— Goal of the exercise —
Copy every line of the material below word for word, leaving out the pictures.

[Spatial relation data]
## BEGIN
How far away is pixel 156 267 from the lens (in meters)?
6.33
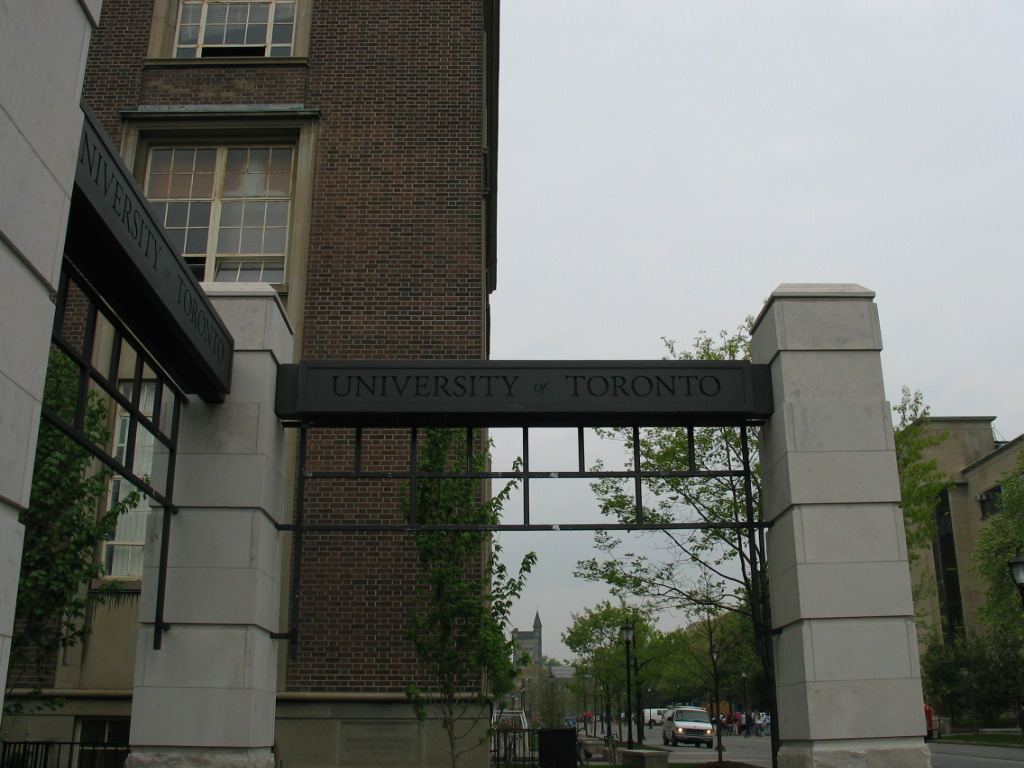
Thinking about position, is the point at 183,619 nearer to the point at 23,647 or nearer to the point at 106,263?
the point at 106,263

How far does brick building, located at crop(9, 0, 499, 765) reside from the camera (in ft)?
42.8

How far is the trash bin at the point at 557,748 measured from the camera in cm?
1627

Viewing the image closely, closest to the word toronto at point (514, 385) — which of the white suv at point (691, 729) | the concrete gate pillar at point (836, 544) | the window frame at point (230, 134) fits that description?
the concrete gate pillar at point (836, 544)

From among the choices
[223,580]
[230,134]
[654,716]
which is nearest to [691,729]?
[230,134]

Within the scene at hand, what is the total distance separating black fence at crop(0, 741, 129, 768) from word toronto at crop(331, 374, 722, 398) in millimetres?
7288

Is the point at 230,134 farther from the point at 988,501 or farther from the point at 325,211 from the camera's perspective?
the point at 988,501

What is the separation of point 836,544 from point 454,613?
616 centimetres

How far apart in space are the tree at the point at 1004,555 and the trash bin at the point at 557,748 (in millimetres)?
26039

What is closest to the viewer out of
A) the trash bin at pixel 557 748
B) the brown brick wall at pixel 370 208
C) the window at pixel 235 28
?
the brown brick wall at pixel 370 208

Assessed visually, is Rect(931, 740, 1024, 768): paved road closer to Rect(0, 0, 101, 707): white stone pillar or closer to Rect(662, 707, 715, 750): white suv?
Rect(662, 707, 715, 750): white suv

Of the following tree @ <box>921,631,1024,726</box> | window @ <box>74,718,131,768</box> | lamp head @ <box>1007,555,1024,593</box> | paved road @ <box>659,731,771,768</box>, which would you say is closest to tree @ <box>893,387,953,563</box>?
lamp head @ <box>1007,555,1024,593</box>

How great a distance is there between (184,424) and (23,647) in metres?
5.65

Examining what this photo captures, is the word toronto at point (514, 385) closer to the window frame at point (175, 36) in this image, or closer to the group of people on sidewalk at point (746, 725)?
the window frame at point (175, 36)

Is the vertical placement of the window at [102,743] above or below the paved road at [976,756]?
above
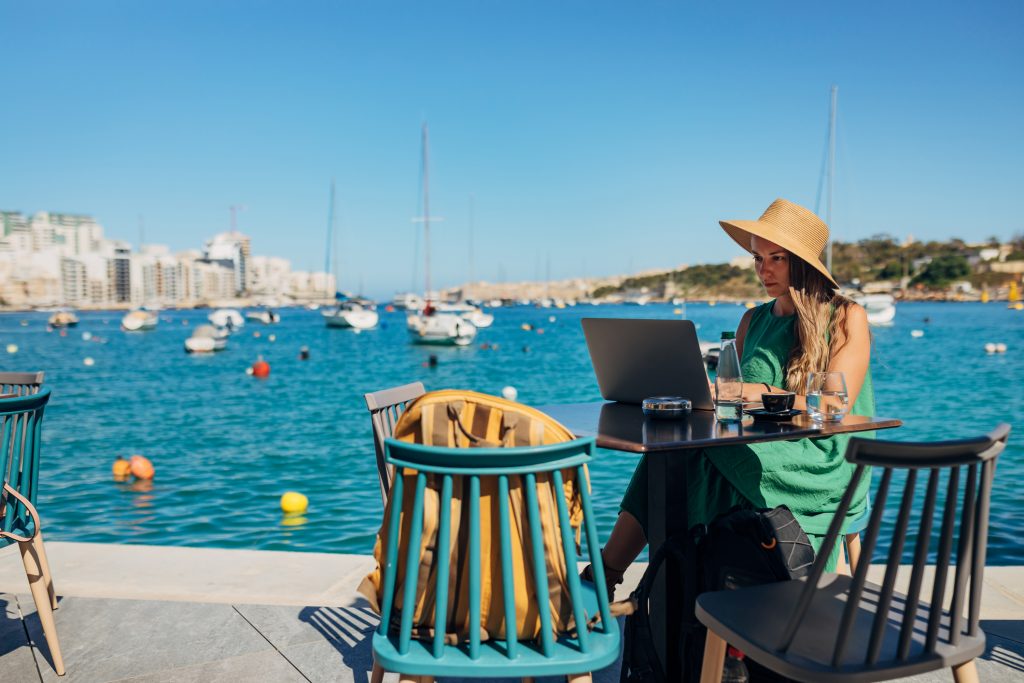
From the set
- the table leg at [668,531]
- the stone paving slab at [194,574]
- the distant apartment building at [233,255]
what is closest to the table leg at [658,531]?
the table leg at [668,531]

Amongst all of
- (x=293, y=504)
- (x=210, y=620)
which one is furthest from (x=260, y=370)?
(x=210, y=620)

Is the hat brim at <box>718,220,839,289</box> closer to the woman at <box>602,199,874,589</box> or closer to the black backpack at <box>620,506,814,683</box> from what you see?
the woman at <box>602,199,874,589</box>

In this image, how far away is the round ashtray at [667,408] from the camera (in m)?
2.32

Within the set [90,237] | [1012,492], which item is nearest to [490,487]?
[1012,492]

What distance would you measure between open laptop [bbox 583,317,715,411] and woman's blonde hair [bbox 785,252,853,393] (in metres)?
0.44

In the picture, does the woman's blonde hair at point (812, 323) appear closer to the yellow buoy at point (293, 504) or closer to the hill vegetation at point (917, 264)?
the yellow buoy at point (293, 504)

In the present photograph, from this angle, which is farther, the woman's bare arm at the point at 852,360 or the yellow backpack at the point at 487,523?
the woman's bare arm at the point at 852,360

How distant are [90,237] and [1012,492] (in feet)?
541

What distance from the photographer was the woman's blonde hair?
2719mm

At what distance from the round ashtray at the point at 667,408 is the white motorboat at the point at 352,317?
183 ft

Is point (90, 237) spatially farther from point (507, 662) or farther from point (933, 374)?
point (507, 662)

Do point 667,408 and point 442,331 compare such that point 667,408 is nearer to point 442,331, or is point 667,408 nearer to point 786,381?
point 786,381

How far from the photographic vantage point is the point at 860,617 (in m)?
1.79

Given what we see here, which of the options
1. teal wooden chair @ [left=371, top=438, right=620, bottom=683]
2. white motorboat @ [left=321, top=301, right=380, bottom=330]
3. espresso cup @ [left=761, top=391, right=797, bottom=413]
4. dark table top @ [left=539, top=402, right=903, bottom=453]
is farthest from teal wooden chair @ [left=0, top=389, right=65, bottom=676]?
white motorboat @ [left=321, top=301, right=380, bottom=330]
## END
— Response for this exercise —
How far away is pixel 156 267 from the lens (in meters)?
6.33
Thinking about position, is the point at 183,619 nearer to the point at 23,647 or nearer to the point at 106,263?
the point at 106,263

How far does brick building, located at crop(9, 0, 499, 765) reside from the camera (in ft)?
42.8

How far is the trash bin at the point at 557,748 measured from the camera in cm?
1627

Viewing the image closely, closest to the word toronto at point (514, 385) — which of the white suv at point (691, 729) | the concrete gate pillar at point (836, 544) | the window frame at point (230, 134) fits that description?
the concrete gate pillar at point (836, 544)

From among the choices
[223,580]
[230,134]
[654,716]
which is nearest to [691,729]?
[230,134]

Within the scene at hand, what is the total distance separating black fence at crop(0, 741, 129, 768) from word toronto at crop(331, 374, 722, 398) in millimetres?
7288

Is the point at 230,134 farther from the point at 988,501 or farther from the point at 325,211 from the camera's perspective?
the point at 988,501

What is the separation of point 836,544 from point 454,613?
616 centimetres

How far apart in space are the tree at the point at 1004,555 and the trash bin at the point at 557,748 (in millimetres)?
26039

What is closest to the viewer out of
A) the trash bin at pixel 557 748
B) the brown brick wall at pixel 370 208
C) the window at pixel 235 28
?
the brown brick wall at pixel 370 208

Assessed visually, is Rect(931, 740, 1024, 768): paved road closer to Rect(0, 0, 101, 707): white stone pillar or closer to Rect(662, 707, 715, 750): white suv?
Rect(662, 707, 715, 750): white suv

Of the following tree @ <box>921,631,1024,726</box> | window @ <box>74,718,131,768</box> | lamp head @ <box>1007,555,1024,593</box> | paved road @ <box>659,731,771,768</box>, which would you say is closest to tree @ <box>893,387,953,563</box>?
lamp head @ <box>1007,555,1024,593</box>

How great a distance is there between (184,424) and (23,647) in metres?
5.65

Examining what this photo captures, is the word toronto at point (514, 385) closer to the window frame at point (175, 36) in this image, or closer to the group of people on sidewalk at point (746, 725)?
the window frame at point (175, 36)

Is the vertical placement of the window at [102,743] above or below the paved road at [976,756]?
above
From the set
- the table leg at [668,531]
- the stone paving slab at [194,574]
- the distant apartment building at [233,255]
what is closest to the table leg at [658,531]?
the table leg at [668,531]

Amongst all of
- (x=293, y=504)
- (x=210, y=620)
which one is furthest from (x=260, y=370)?
(x=210, y=620)

Is the hat brim at <box>718,220,839,289</box> closer to the woman at <box>602,199,874,589</box> or closer to the black backpack at <box>620,506,814,683</box> from what you see?
the woman at <box>602,199,874,589</box>

In this image, how far away is the round ashtray at [667,408] from the camera (in m)?
2.32

Within the set [90,237] | [1012,492], which item is nearest to [490,487]?
[1012,492]

What distance would you measure between open laptop [bbox 583,317,715,411] and woman's blonde hair [bbox 785,252,853,393] (in metres)?
0.44

In the picture, does the woman's blonde hair at point (812, 323) appear closer to the yellow buoy at point (293, 504) or closer to the hill vegetation at point (917, 264)?
the yellow buoy at point (293, 504)

In the present photograph, from this angle, which is farther, the woman's bare arm at the point at 852,360 or the yellow backpack at the point at 487,523?
the woman's bare arm at the point at 852,360

How distant are [90,237] and [1012,492] (in feet)?
541

What distance from the photographer was the woman's blonde hair?
2719mm

At what distance from the round ashtray at the point at 667,408 is the white motorboat at the point at 352,317?
183 ft

Is point (90, 237) spatially farther from point (507, 662) or farther from point (933, 374)?
point (507, 662)

Do point 667,408 and point 442,331 compare such that point 667,408 is nearer to point 442,331, or is point 667,408 nearer to point 786,381?
point 786,381

How far from the photographic vantage point is the point at 860,617 (in m)?
1.79

Given what we see here, which of the options
1. teal wooden chair @ [left=371, top=438, right=620, bottom=683]
2. white motorboat @ [left=321, top=301, right=380, bottom=330]
3. espresso cup @ [left=761, top=391, right=797, bottom=413]
4. dark table top @ [left=539, top=402, right=903, bottom=453]
is farthest from teal wooden chair @ [left=0, top=389, right=65, bottom=676]?
white motorboat @ [left=321, top=301, right=380, bottom=330]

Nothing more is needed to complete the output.